Des lettres de dénonciations circulent à la Mauritius Ports Authority. Pour ce qui semble être le début d'une longue, il y a l'affaire du tanker Galileo, transportant 35 000 tonnes de produits pétroliers, qui a été admis dans notre port alors qu'il est interdit ailleurs en raison des risques que cela comporte. Mais aussi celle de la commission d'enquête sur le déversement d'hydrocarbures dans le port en début d'année, ce qui avait causé une pollution jusqu'à la marina du Caudan. Il est allégué que l'enquête a été étouffée parce qu'un responsable d'une unité du port, incriminé, serait le proche parent d'un ministre travailliste et que son frère serait aussi le conseiller d'un autre membre du gouvernement. Les deux dossiers devraient être soumis à l'ICAC pour enquête.

Bourse obtenue on "false pretence"

C'est le "talk of the campus". Le fils d'une personnalité politique aurait bénéficié d'une bourse d'études de quatre ans dans une importante université de la Grande-Bretagne après que son père a fait valoir qu'il était dans l'impossibilité de payer les cours étant donné son statut de unemployed. Or, consultant à cette période et rémunéré en devises, il était conseiller de plusieurs compagnies tant locales qu'étrangères. Tous les moyens sont bons…


Bob Choolhun destitué

Élection, demain, du nouveau président de Moka/Flacq

Le conseil de district de Moka/Flacq va s'élire un nouveau président demain, après la destitution, lundi dernier, du président élu le 2 juillet, Bob Choolhun. C'est vraisemblablement sur Tapeshwarsing Bissoondoyal que devrait porter le choix de la majorité des conseillers.
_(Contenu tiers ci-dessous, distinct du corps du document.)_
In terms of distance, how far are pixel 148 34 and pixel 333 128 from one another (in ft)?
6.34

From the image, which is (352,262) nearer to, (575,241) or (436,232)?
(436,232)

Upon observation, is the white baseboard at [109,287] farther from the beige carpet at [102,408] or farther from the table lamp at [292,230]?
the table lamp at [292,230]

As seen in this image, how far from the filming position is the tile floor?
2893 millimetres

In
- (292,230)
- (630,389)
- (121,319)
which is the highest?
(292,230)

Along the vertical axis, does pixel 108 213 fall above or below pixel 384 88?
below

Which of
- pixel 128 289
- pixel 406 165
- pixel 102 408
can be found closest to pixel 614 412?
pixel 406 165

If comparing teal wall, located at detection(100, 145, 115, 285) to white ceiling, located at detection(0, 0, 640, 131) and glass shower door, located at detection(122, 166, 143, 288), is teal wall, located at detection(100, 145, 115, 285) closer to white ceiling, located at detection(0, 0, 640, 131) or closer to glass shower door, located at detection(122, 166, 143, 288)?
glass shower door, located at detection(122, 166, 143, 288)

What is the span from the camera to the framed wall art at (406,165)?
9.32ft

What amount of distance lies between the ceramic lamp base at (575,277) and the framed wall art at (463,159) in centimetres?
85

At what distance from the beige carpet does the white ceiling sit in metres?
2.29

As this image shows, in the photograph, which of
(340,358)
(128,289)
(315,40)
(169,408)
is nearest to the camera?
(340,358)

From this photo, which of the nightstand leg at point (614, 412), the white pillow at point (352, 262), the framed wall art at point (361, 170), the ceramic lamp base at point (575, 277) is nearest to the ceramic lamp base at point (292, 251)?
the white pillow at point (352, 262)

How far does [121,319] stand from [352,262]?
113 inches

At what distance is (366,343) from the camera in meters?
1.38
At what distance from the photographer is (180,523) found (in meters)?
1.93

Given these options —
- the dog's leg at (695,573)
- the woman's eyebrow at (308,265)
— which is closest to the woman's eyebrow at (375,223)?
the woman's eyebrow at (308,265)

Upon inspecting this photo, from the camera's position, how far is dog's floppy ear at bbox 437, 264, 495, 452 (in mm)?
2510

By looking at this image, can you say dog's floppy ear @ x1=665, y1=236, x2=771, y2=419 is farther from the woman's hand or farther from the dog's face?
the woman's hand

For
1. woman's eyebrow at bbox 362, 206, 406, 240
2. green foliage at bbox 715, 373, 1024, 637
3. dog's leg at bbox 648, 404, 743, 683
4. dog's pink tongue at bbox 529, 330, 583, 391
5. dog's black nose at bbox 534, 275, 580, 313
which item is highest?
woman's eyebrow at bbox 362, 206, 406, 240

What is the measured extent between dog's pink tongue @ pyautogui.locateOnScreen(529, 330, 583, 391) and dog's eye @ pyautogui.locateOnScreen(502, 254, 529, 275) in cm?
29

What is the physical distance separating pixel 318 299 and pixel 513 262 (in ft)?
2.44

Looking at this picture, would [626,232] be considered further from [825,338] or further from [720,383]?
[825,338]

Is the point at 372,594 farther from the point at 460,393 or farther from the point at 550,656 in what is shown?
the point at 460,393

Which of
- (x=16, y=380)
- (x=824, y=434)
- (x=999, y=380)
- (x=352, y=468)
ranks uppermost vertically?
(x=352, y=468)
Après le rejet, lundi matin, par la juge Mme Saheda Peeroo de sa demande d'injonction contre la tenue d'une réunion spéciale du conseil le même jour en vue de débattre d'une motion de blâme contre sa personne, M. Choolhun a été destitué par une majorité de 27 contre 8.

Élu le 2 juillet par 21 voix contre 14, contre la volonté des dirigeants de l'Alliance gouvernementale, Bob Choolhun a résisté à l'épreuve d'une première motion de blâme le 17 juillet dernier, l'auteur de la motion, Sonalall Seeburrun, choisissant de ne pas soutenir sa démarche à la dernière minute.

Il restait à savoir si une nouvelle motion de blâme contre le président pouvait être inscrite à l'ordre du jour avant une période de six mois. C'est ce sur quoi la cour suprême a tranché lundi, en validant la tenue, le même jour, d'une réunion spéciale du conseil pour débattre d'une nouvelle motion de blâme contre le président, inscrite à l'initiative de sept conseillers.

Cette "affaire Choolhun" a, on le sait, pris une certaine connotation avec des organisations Rajput criant à la victimisation d'un des leurs. Reste à savoir si le nouveau président qui sera élu pourra travailler dans la sérénité, et quelle sera, à l'avenir, l'incidence de cette affaire sur le jeu politique à l'est mais aussi au plan national.